While earning her Master of Music at the University of Houston, Carrie studied Vocal Pedagogy and was an active voice teacher in the Houston area. She was a teaching assistant for the Voice and Music Literature departments at the university and has tutored music theory. Carrie is thrilled to join the Joy of Music Faculty in Feb of 2013.
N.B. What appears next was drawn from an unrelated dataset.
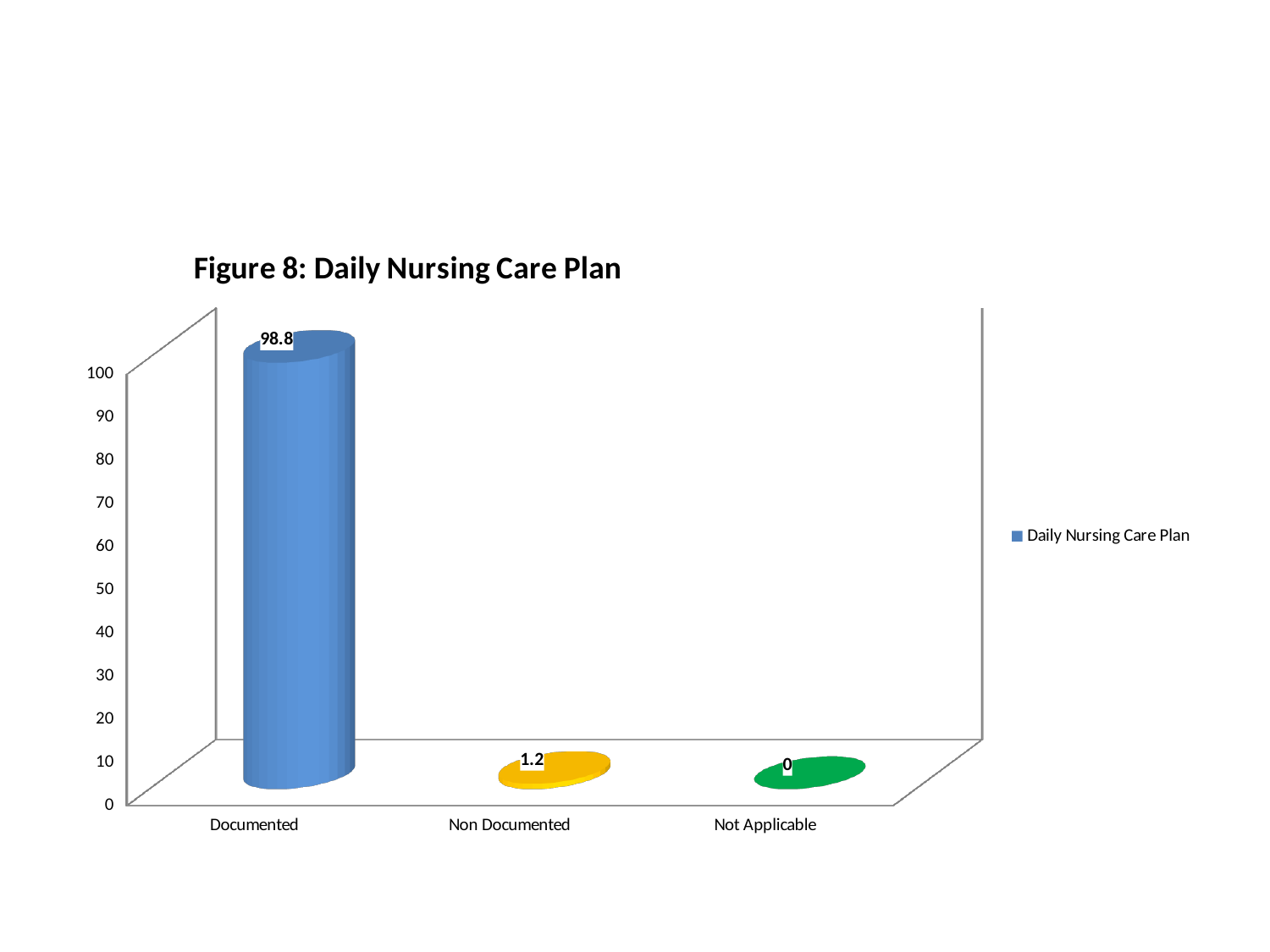
Which is larger, the value for Non Documented or the value for Not Applicable? Non Documented How many series does the legend list? 1 What is the value for Not Applicable? 0 Which category has the highest value? Documented Is the value for Documented greater or less than 90? greater Which category has the lowest value? Not Applicable What is the value for Documented? 98.8 What is the difference between the values for Documented and Non Documented? 97.6 How many categories are shown on the x axis? 3 What is the value for Non Documented? 1.2 What is the title of the chart? Figure 8: Daily Nursing Care Plan What kind of chart is shown on the slide? Bar chart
Jerry Sabatini received his Bachelor of Science degree from the State University of New York at Buffalo in 1978, where he studied music and performed in small and large jazz ensembles while majoring in electrical engineering. After moving to Massachusetts, he began studying jazz improvisation and composition with tenor saxophonist Jerry Bergonzi and jazz theory and history with tenor saxophonist Sam Falzone (Don Ellis Orchestra) and drummer Louie Marino (Charlie Parker, Dizzy Gillespie, Bud Powell). In May 2009 Jerry received a Master of Music degree in Contemporary Improvisation from the New England Conservatory of Music. His teachers at NEC included Ran Blake, Anthony Coleman, Frank Carlberg and Charles Schlueter.
In 1995, Jerry founded The Sonic Explorers, a jazz ensemble which features his compositions, arrangements and trumpet work. The group has recorded four CDs to date. Among the many other bands and individuals Jerry has performed with throughout New England are Elliot Sharpe, Fred Frith, Anthony Coleman, Oliver Lake, the Makanda Project, Roving Soul and the Mark Marquis Group. He has recorded with many musicians in a wide variety of musical styles. Jerry joined the Joy of Music faculty in 1993 and also teaches at his home studio in Leominster.
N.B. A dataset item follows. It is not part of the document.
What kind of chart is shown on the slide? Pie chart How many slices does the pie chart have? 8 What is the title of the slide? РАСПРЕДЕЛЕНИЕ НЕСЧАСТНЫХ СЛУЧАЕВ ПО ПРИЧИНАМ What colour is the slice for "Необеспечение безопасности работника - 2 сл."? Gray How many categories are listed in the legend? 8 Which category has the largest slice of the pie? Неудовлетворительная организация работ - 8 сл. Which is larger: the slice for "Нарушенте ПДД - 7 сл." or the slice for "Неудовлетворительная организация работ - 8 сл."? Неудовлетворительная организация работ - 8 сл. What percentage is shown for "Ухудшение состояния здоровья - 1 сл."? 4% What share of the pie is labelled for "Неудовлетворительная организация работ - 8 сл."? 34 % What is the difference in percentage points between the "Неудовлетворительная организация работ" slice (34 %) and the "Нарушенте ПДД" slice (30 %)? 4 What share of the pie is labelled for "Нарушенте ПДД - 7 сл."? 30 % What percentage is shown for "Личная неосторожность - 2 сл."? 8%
Nancy Shapiro received a Bachelor of Arts from Simon’s Rock of Bard College as an Oboe Performance and Composition major, and a Master of Arts from Leslie University, where she majored in Expressive Therapies with a concentration in Music Therapy. She went on to earn a Doctorate in Pyschology (clinical) from Antioch’s New England Graduate School. Nancy’s oboe teachers have included John Ferrillo, Peggy Pearson and Judith Dansker, and she has participated in workshops and master classes with John de Lancie, Bert Lucarelli, Wayne Rapier and Robert Sheena.
In addition to freelancing in the Boston area, Nancy has performed with the Concord, New England Philharmonic and Plymouth Philharmonic Orchestras and the Metropolitan Wind Symphony. She is currently a member of the Newton and Thayer Symphony Orchestras and the Trade Winds Quintet. Nancy has been on the faculty at Joy of Music since 2007.